Some of the comments have called for total boycotts, some for passing legislation to get Burger King off US military bases, and even a few calling for sanity.

Why sanity?  Well, there are actually a number of reasons. 

A significant number of Burger King restaurants are not corporate-owned, they're franchisee-owned, maybe by people you know, employing people you know, supporting and paying taxes in your community. For example, Syracuse is the headquarters of the Carroll's Corporation, which operates 570 Burger King outlets and employs over 17,000 people in thirteen states. I wouldn't really want to boycott them - they do a lot of good in our community, and they have all of those employees... Perhaps, instead of blindly boycotting all Burger Kings, we should ask if they're a corporate outlet or franchisee-owned before we take a stand?

Boycotting, too, if it's successful, would hurt the corporate bottom line, which of course is the intended outcome.  The unintended outcome, however, is that they'll pay even less taxes under those circumstances,  making the situation even worse. 

On removing the restaurants from US military bases, the thinking is that if you're not interested in paying taxes here in America, we're not interested in having you feed our soldiers on our property; those soldiers are the ones who, by their very (tax-supported) existence, protect you and your right to pack up and move your headquarters out of dodge.  Seems reasonable, I guess - however, doing that may in fact take jobs away from military spouses and children, income they may desperately need to stay above water.

Others have pointed out that damaging the company's bottom line only hurts us in the end, because our pensions and 401(k) plans probably have stock in these places, and we wouldn't want to shoot ourselves in the foot, would we? 

So what are we to do, beyond social media bashing and boycotting corporate restaurants? 

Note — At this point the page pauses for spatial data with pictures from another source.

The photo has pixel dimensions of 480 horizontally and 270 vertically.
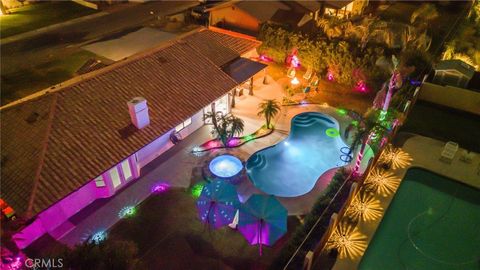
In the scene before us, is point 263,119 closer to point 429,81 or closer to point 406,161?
point 406,161

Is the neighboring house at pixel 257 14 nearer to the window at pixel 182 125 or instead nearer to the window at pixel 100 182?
the window at pixel 182 125

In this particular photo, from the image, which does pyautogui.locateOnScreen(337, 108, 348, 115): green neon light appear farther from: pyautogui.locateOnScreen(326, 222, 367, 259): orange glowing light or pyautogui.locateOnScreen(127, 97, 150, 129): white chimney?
pyautogui.locateOnScreen(127, 97, 150, 129): white chimney

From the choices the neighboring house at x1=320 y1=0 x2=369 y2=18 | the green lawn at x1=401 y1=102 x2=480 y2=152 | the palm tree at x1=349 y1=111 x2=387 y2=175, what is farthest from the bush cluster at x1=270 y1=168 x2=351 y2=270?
the neighboring house at x1=320 y1=0 x2=369 y2=18

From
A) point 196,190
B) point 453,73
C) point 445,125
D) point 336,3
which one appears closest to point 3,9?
point 196,190

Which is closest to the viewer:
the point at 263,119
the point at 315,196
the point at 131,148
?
the point at 131,148

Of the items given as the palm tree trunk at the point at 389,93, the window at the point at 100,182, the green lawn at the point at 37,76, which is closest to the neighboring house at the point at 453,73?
the palm tree trunk at the point at 389,93

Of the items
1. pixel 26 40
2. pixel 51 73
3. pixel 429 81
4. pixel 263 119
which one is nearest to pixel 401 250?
pixel 263 119
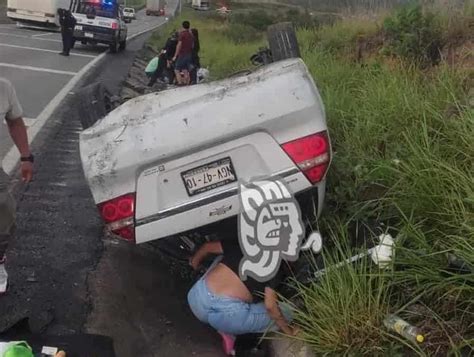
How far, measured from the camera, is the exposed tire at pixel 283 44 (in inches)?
162

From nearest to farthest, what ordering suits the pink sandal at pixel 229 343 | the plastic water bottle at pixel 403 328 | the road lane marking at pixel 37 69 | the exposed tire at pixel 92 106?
the plastic water bottle at pixel 403 328 → the pink sandal at pixel 229 343 → the exposed tire at pixel 92 106 → the road lane marking at pixel 37 69

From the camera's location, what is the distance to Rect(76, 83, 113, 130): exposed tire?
4.02 m

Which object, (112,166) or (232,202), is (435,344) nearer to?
(232,202)

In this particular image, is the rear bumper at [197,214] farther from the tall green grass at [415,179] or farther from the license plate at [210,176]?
the tall green grass at [415,179]

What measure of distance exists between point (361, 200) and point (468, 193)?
3.13ft

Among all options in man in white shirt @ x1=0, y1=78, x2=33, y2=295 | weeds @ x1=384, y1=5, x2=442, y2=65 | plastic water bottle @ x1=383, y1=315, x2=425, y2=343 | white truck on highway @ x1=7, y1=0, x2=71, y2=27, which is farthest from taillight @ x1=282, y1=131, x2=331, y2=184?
white truck on highway @ x1=7, y1=0, x2=71, y2=27

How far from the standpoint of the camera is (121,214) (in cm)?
339

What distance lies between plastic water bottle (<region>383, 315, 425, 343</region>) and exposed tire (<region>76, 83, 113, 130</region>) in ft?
6.56

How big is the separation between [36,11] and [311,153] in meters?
28.6

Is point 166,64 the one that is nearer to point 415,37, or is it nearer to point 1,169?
point 415,37

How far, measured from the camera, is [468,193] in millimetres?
3258

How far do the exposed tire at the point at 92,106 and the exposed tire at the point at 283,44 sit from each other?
1059mm

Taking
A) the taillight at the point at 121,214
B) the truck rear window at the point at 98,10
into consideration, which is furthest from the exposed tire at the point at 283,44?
the truck rear window at the point at 98,10

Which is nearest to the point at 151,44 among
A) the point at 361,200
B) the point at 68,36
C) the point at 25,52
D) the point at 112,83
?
the point at 68,36
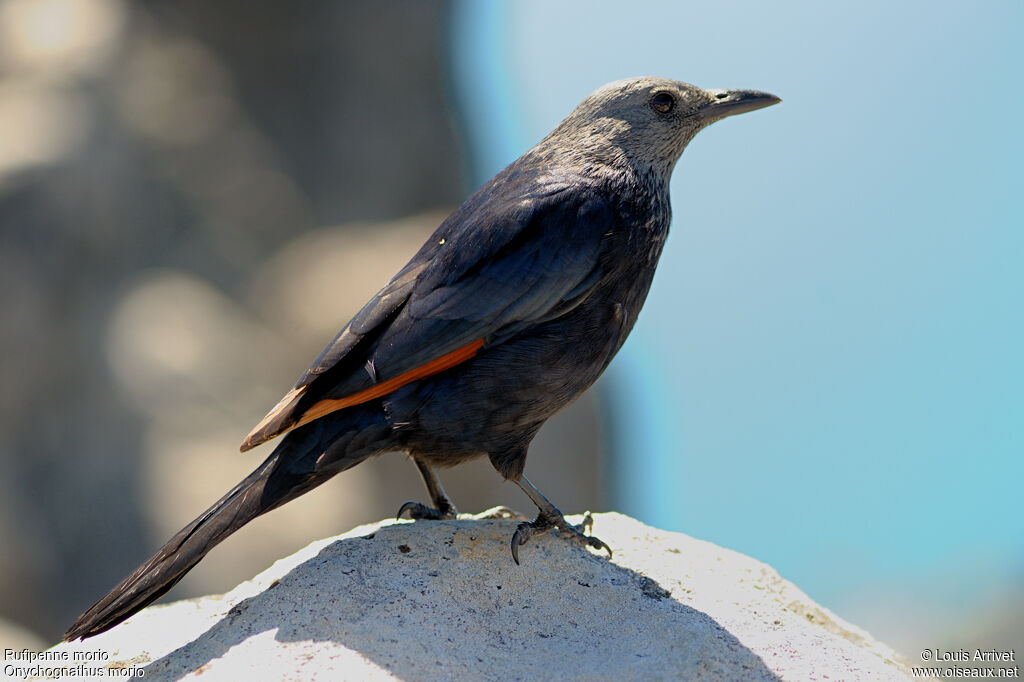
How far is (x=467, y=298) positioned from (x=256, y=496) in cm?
99

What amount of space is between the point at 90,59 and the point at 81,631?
8257 mm

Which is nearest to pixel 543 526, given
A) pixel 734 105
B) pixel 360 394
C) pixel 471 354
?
pixel 471 354

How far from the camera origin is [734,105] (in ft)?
13.5

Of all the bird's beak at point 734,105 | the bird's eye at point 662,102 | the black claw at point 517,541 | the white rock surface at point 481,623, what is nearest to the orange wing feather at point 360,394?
the white rock surface at point 481,623

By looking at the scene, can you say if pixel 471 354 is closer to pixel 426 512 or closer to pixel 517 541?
pixel 517 541

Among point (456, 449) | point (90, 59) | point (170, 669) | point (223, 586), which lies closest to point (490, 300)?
point (456, 449)

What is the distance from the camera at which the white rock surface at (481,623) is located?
3.06 m

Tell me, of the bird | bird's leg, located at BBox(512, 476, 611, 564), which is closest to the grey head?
the bird

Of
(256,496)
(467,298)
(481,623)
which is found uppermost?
(467,298)

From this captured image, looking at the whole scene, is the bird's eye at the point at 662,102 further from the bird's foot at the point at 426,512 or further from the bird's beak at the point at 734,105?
the bird's foot at the point at 426,512

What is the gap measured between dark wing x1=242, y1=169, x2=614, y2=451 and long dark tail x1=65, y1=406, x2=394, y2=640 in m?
0.09

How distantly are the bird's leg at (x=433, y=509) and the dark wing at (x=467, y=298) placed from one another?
788 millimetres

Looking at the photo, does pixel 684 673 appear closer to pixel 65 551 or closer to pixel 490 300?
pixel 490 300

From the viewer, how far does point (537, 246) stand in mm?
3512
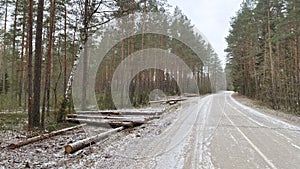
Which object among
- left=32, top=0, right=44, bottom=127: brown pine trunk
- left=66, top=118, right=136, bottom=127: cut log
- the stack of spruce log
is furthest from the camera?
the stack of spruce log

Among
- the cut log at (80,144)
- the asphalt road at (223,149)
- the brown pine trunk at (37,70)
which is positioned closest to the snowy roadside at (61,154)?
the cut log at (80,144)

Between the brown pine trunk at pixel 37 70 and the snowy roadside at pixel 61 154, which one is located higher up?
the brown pine trunk at pixel 37 70

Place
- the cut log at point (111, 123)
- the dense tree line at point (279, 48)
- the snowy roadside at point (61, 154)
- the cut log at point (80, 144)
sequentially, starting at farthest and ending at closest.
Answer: the dense tree line at point (279, 48)
the cut log at point (111, 123)
the cut log at point (80, 144)
the snowy roadside at point (61, 154)

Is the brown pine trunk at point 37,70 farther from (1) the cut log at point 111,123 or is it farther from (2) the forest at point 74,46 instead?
(1) the cut log at point 111,123

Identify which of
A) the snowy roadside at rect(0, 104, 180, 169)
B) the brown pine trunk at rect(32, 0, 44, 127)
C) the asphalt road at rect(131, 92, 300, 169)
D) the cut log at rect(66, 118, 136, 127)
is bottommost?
the snowy roadside at rect(0, 104, 180, 169)

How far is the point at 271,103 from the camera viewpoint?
67.7 ft

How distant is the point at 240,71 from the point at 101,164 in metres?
34.5

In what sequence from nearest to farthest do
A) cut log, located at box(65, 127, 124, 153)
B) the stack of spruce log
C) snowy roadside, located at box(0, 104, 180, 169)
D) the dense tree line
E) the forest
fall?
snowy roadside, located at box(0, 104, 180, 169), cut log, located at box(65, 127, 124, 153), the stack of spruce log, the forest, the dense tree line

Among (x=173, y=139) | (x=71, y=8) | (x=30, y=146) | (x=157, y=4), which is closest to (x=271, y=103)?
(x=157, y=4)

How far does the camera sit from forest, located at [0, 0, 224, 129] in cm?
1149

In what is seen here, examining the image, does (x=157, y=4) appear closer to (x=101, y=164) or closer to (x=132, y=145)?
(x=132, y=145)

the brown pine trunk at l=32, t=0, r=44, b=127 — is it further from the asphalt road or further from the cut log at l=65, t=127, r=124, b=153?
the asphalt road

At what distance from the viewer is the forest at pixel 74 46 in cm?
1149

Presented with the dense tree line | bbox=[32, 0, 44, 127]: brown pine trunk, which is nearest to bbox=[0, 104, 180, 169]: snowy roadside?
bbox=[32, 0, 44, 127]: brown pine trunk
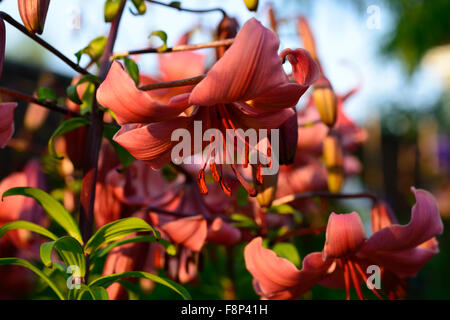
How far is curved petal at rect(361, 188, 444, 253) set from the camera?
0.48 m

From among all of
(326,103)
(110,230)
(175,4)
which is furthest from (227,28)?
(110,230)

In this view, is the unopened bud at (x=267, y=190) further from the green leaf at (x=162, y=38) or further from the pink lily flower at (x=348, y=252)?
the green leaf at (x=162, y=38)

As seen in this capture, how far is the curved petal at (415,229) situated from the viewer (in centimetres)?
48

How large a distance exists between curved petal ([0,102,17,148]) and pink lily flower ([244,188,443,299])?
0.81 feet

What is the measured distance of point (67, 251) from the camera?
397 millimetres

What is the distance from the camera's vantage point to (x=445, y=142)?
5.93m

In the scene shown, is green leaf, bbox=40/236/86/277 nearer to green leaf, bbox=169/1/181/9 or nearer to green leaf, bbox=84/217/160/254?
green leaf, bbox=84/217/160/254

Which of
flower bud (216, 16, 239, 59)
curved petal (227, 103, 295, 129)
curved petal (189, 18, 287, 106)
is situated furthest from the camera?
flower bud (216, 16, 239, 59)


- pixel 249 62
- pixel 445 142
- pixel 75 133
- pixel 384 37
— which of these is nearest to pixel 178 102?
pixel 249 62

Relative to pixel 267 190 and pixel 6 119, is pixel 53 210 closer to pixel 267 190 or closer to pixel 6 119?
pixel 6 119

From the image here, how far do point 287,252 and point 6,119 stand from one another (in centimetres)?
37

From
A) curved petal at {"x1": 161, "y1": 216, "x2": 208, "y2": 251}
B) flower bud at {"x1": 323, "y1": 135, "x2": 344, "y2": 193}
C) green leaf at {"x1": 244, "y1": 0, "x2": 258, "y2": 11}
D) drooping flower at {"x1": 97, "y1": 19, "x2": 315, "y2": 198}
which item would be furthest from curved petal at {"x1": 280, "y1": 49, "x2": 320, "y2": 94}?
flower bud at {"x1": 323, "y1": 135, "x2": 344, "y2": 193}

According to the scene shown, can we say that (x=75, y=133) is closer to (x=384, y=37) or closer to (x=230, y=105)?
(x=230, y=105)

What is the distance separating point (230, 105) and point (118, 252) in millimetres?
203
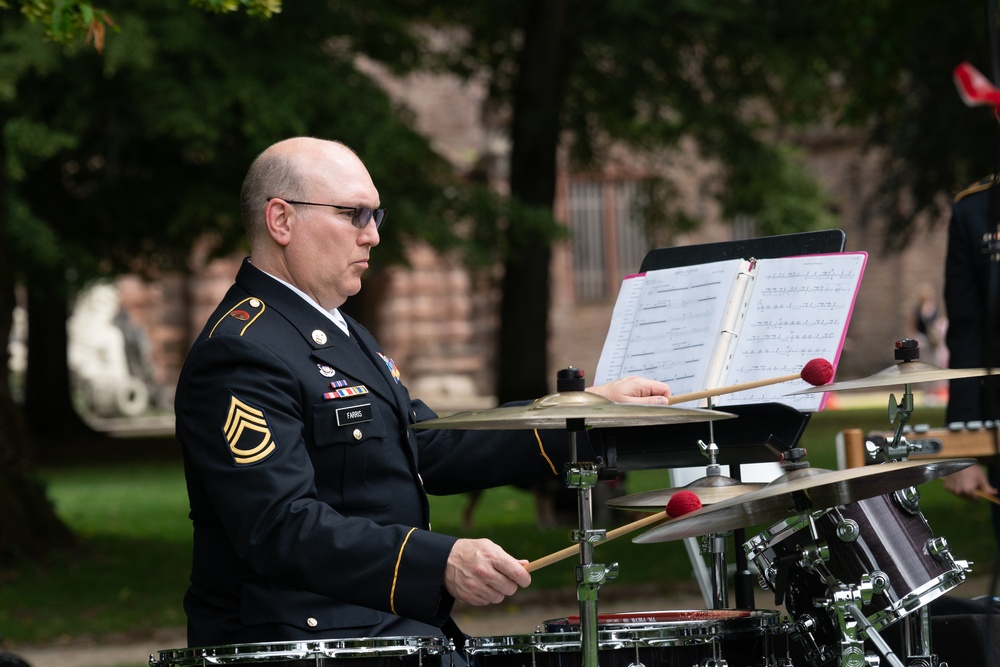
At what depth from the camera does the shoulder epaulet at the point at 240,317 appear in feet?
11.5

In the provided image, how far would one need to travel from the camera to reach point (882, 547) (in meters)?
3.70

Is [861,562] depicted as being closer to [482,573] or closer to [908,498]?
[908,498]

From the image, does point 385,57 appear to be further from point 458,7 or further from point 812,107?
point 812,107

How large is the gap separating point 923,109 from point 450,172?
498 centimetres

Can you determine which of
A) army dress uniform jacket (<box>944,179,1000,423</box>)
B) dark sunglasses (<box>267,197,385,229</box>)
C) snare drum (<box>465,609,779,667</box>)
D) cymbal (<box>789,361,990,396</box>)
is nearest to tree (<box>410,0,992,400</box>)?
army dress uniform jacket (<box>944,179,1000,423</box>)

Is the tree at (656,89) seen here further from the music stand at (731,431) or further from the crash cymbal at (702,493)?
the crash cymbal at (702,493)

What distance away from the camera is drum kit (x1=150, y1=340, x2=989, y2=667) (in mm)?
3152

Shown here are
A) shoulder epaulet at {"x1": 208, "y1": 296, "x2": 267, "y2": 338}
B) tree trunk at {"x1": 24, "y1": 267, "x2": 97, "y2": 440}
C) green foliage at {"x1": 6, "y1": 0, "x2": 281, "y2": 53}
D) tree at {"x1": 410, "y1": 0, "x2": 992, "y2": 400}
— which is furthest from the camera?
tree trunk at {"x1": 24, "y1": 267, "x2": 97, "y2": 440}

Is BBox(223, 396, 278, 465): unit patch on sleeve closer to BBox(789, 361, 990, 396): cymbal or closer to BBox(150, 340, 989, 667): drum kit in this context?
BBox(150, 340, 989, 667): drum kit

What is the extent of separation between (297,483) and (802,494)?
3.95 ft

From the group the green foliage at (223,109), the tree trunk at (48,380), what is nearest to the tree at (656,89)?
the green foliage at (223,109)

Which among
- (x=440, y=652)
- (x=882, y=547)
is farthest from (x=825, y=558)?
(x=440, y=652)

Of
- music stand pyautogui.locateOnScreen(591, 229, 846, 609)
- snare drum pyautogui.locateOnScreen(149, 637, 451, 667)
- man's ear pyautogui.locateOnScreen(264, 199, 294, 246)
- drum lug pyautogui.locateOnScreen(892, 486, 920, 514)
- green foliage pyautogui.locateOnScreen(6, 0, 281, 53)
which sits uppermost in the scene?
green foliage pyautogui.locateOnScreen(6, 0, 281, 53)

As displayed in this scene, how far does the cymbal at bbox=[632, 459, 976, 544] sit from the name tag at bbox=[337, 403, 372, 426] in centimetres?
77
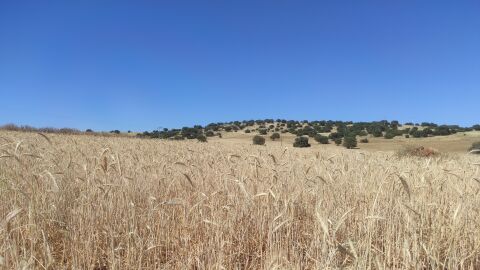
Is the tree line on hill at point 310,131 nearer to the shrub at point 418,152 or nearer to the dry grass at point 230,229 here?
the shrub at point 418,152

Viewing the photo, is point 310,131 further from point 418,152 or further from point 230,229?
point 230,229

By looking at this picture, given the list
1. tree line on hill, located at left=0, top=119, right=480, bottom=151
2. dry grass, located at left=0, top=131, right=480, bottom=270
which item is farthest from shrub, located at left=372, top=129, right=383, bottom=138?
dry grass, located at left=0, top=131, right=480, bottom=270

An inversion, by definition, is a change in the position, order, or relationship of things so that they are the opposite of what they had been.  We need an inversion of our own, starting at the ballot box.  We need to elect people who will, among other things:
  • support and abide by term limits
  • support and work for real campaign finance reform and election reform, starting with refusing to accept corporate, union, lobbyist and PAC money and contributions from outside the district they represent
  • support and work towards real tax reform for people and corporations, allowing people to keep more of what they earn and making it less necessary and/or attractive for corporations to make moves like this
  • support (and work towards) the elimination of the countless redundant and overlapping services (and agencies) that exist within all levels of government, and to adequately support and fund efforts to combat the fraud that occurs within government programs, including Medicare
  • refuse to vote for or submit a bill that has an unrelated rider, amendment, or language not directly tied to the purpose of the bill; for example, if you're trying to fund the military, leave the SNAP program for another piece of legislation

These are the kind of things that will restore reason, bring fairness across the entire playing field, and might actually make a difference. The rest of it? Our knee-jerk reactions make us feel good, and there's nothing like blasting off a Facebook post or a tweet, but in the end, if we don't change the players, we can't change the rules. And we can't change the rules if we don't vote.

If we don't vote, well, we might as well be flipping burgers.